_WHAT THIS TASK INVOLVES_
Read the data and repeat it in full, exactly.

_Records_
□ □ □ □ □ □ □

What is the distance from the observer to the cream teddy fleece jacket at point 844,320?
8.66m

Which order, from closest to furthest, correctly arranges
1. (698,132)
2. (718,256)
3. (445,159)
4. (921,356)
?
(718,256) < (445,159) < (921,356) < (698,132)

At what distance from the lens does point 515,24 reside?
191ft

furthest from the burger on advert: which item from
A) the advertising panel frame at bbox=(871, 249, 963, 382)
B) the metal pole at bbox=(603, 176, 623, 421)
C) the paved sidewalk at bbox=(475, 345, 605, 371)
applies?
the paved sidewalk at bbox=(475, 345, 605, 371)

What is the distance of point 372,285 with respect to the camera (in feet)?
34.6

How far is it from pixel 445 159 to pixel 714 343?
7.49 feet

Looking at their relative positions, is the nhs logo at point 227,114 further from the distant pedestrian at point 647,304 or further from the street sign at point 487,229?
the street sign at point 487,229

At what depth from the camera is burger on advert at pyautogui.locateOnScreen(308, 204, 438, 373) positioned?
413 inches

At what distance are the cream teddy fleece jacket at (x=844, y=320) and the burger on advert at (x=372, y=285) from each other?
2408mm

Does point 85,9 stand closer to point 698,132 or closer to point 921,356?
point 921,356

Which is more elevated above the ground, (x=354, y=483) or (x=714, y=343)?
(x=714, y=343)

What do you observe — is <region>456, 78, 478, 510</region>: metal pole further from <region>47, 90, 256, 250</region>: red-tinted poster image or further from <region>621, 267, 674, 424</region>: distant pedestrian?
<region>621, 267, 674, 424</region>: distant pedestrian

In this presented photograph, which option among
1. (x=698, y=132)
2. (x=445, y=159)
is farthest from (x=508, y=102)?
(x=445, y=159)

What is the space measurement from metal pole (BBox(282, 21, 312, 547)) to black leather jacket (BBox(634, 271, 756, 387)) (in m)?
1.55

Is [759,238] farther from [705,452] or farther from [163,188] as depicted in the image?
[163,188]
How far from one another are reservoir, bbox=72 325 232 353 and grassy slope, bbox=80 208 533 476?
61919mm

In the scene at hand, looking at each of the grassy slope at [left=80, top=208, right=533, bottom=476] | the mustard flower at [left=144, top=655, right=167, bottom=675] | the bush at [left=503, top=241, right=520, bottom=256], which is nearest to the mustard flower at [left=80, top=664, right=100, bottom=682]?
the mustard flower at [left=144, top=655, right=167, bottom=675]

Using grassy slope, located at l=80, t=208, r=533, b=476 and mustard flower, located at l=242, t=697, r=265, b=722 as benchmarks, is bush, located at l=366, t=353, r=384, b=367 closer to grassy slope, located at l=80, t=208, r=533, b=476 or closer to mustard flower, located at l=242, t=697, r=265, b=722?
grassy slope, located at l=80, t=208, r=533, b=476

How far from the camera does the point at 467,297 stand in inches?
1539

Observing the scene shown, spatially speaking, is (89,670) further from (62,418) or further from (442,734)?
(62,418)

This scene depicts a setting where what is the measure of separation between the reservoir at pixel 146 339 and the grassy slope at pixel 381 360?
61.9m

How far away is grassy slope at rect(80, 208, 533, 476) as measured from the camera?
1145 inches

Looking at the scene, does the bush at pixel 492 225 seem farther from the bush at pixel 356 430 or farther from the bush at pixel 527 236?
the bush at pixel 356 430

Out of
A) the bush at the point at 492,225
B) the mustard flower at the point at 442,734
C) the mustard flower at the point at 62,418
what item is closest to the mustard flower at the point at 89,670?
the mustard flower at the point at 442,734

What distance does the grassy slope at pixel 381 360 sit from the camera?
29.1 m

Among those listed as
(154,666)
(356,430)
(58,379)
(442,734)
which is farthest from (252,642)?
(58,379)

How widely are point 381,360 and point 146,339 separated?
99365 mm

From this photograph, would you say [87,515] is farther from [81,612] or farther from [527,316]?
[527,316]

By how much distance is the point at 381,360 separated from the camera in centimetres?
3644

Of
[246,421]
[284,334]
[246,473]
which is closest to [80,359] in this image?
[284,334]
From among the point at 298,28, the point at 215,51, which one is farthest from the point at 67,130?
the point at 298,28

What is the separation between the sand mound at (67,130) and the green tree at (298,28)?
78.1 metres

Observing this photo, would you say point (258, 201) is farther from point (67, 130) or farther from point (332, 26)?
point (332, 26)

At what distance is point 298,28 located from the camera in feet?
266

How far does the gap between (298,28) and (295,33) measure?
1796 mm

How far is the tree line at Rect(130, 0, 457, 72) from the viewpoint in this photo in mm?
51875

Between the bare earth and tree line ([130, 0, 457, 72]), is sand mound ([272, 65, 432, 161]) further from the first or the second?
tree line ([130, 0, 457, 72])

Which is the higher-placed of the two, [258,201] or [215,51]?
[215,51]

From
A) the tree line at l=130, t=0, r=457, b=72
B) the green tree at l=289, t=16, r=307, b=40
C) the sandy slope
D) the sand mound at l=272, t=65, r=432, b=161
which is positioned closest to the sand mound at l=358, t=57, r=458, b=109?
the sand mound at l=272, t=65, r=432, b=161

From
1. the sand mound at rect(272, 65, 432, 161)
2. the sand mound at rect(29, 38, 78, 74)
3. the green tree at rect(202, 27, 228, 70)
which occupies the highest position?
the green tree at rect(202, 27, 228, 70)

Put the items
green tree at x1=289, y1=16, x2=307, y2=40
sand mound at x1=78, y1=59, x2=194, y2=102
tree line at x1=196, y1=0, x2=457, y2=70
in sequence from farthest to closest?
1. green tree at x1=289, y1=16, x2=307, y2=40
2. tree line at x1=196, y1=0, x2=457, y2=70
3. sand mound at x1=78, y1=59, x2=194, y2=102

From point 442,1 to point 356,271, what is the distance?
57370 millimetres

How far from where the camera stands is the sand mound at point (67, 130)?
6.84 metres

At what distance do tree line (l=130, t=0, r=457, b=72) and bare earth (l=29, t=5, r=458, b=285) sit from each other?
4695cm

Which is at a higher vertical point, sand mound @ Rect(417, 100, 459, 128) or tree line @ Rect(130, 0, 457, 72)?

□ □ □ □ □ □ □

_EXERCISE ANSWER_
What is the distance from the observer to the cream teddy fleece jacket at point 844,320?
8.66m

Which order, from closest to furthest, correctly arranges
1. (698,132)
2. (718,256)
3. (445,159)
4. (921,356)
?
(718,256) < (445,159) < (921,356) < (698,132)

At what distance from the lens does point 515,24 reside?
191ft

furthest from the burger on advert: which item from
A) the advertising panel frame at bbox=(871, 249, 963, 382)
B) the metal pole at bbox=(603, 176, 623, 421)
C) the paved sidewalk at bbox=(475, 345, 605, 371)
applies?
the paved sidewalk at bbox=(475, 345, 605, 371)

What is the distance of point 372,285 with respect to the camera (in feet)?
34.6

How far is it from pixel 445 159 to pixel 714 343?
7.49 feet

Looking at their relative positions, is the nhs logo at point 227,114 further from the distant pedestrian at point 647,304 or further from the street sign at point 487,229?
the street sign at point 487,229

At what depth from the camera is burger on advert at pyautogui.locateOnScreen(308, 204, 438, 373) positioned?
413 inches

At what distance are the cream teddy fleece jacket at (x=844, y=320) and the burger on advert at (x=372, y=285) from each other?
2408mm

Does point 85,9 stand closer to point 698,132 or closer to point 921,356?
point 921,356

Which is more elevated above the ground, (x=354, y=483) or (x=714, y=343)?
(x=714, y=343)

What do you observe — is <region>456, 78, 478, 510</region>: metal pole further from <region>47, 90, 256, 250</region>: red-tinted poster image or further from <region>621, 267, 674, 424</region>: distant pedestrian?
<region>621, 267, 674, 424</region>: distant pedestrian

In this presented photograph, which option among
1. (x=698, y=132)
2. (x=445, y=159)
is farthest from (x=508, y=102)?
(x=445, y=159)

What is the space measurement from metal pole (BBox(282, 21, 312, 547)) to black leather jacket (BBox(634, 271, 756, 387)) (in m)?
1.55

Is [759,238] farther from [705,452] or farther from [163,188] as depicted in the image?
[163,188]
How far from one another are reservoir, bbox=72 325 232 353 and grassy slope, bbox=80 208 533 476?
61919mm

In the scene at hand, looking at each of the grassy slope at [left=80, top=208, right=533, bottom=476] | the mustard flower at [left=144, top=655, right=167, bottom=675] | the bush at [left=503, top=241, right=520, bottom=256], which is nearest to the mustard flower at [left=80, top=664, right=100, bottom=682]?
the mustard flower at [left=144, top=655, right=167, bottom=675]

Using grassy slope, located at l=80, t=208, r=533, b=476 and mustard flower, located at l=242, t=697, r=265, b=722 as benchmarks, is bush, located at l=366, t=353, r=384, b=367 closer to grassy slope, located at l=80, t=208, r=533, b=476 or closer to mustard flower, located at l=242, t=697, r=265, b=722?
grassy slope, located at l=80, t=208, r=533, b=476

How far from the camera does the point at 467,297 stand in inches?
1539

Observing the scene shown, spatially speaking, is (89,670) further from (62,418) or further from (442,734)?
(62,418)

This scene depicts a setting where what is the measure of separation between the reservoir at pixel 146 339 and the grassy slope at pixel 381 360?
61.9m

How far away is grassy slope at rect(80, 208, 533, 476) as measured from the camera?
1145 inches

Looking at the scene, does the bush at pixel 492 225 seem farther from the bush at pixel 356 430 or farther from the bush at pixel 527 236?
the bush at pixel 356 430

Out of
A) the bush at the point at 492,225
B) the mustard flower at the point at 442,734
C) the mustard flower at the point at 62,418
what item is closest to the mustard flower at the point at 89,670?
the mustard flower at the point at 442,734

What distance does the grassy slope at pixel 381 360 sit from the camera?
29.1 m

Among those listed as
(154,666)
(356,430)
(58,379)
(442,734)
which is farthest from (252,642)?
(58,379)

How widely are point 381,360 and point 146,339 separated?
99365 mm

From this photograph, would you say [87,515] is farther from [81,612] or farther from [527,316]?
[527,316]

By how much distance is the point at 381,360 separated from the camera in centimetres?
3644

Of
[246,421]
[284,334]
[246,473]
which is closest to [80,359] in this image?
[284,334]
From among the point at 298,28, the point at 215,51, which one is farthest from the point at 67,130?
the point at 298,28

What is the separation between the sand mound at (67,130) and the green tree at (298,28)?
78.1 metres

Observing this photo, would you say point (258, 201) is farther from point (67, 130) or farther from point (332, 26)?
point (332, 26)

At what distance is point 298,28 located from the camera in feet?
266

How far does the gap between (298,28) and (295,33) measure?
1796 mm

How far is the tree line at Rect(130, 0, 457, 72) from the viewpoint in this photo in mm?
51875

Between the bare earth and tree line ([130, 0, 457, 72]), is sand mound ([272, 65, 432, 161]) further from the first or the second?
tree line ([130, 0, 457, 72])

Which is the higher-placed of the two, [258,201] or [215,51]?
[215,51]

From
A) the tree line at l=130, t=0, r=457, b=72
B) the green tree at l=289, t=16, r=307, b=40
C) the sandy slope
D) the sand mound at l=272, t=65, r=432, b=161
which is positioned closest to the sand mound at l=358, t=57, r=458, b=109?
the sand mound at l=272, t=65, r=432, b=161

From
1. the sand mound at rect(272, 65, 432, 161)
2. the sand mound at rect(29, 38, 78, 74)
3. the green tree at rect(202, 27, 228, 70)
which occupies the highest position?
the green tree at rect(202, 27, 228, 70)

Put the items
green tree at x1=289, y1=16, x2=307, y2=40
sand mound at x1=78, y1=59, x2=194, y2=102
tree line at x1=196, y1=0, x2=457, y2=70
in sequence from farthest to closest?
1. green tree at x1=289, y1=16, x2=307, y2=40
2. tree line at x1=196, y1=0, x2=457, y2=70
3. sand mound at x1=78, y1=59, x2=194, y2=102

From point 442,1 to point 356,271, what is the distance?
57370 millimetres

How far from where the camera stands is the sand mound at point (67, 130)?
6.84 metres

At what distance do tree line (l=130, t=0, r=457, b=72) and bare earth (l=29, t=5, r=458, b=285) sit from each other?
4695cm

Which is at a higher vertical point, sand mound @ Rect(417, 100, 459, 128) or tree line @ Rect(130, 0, 457, 72)?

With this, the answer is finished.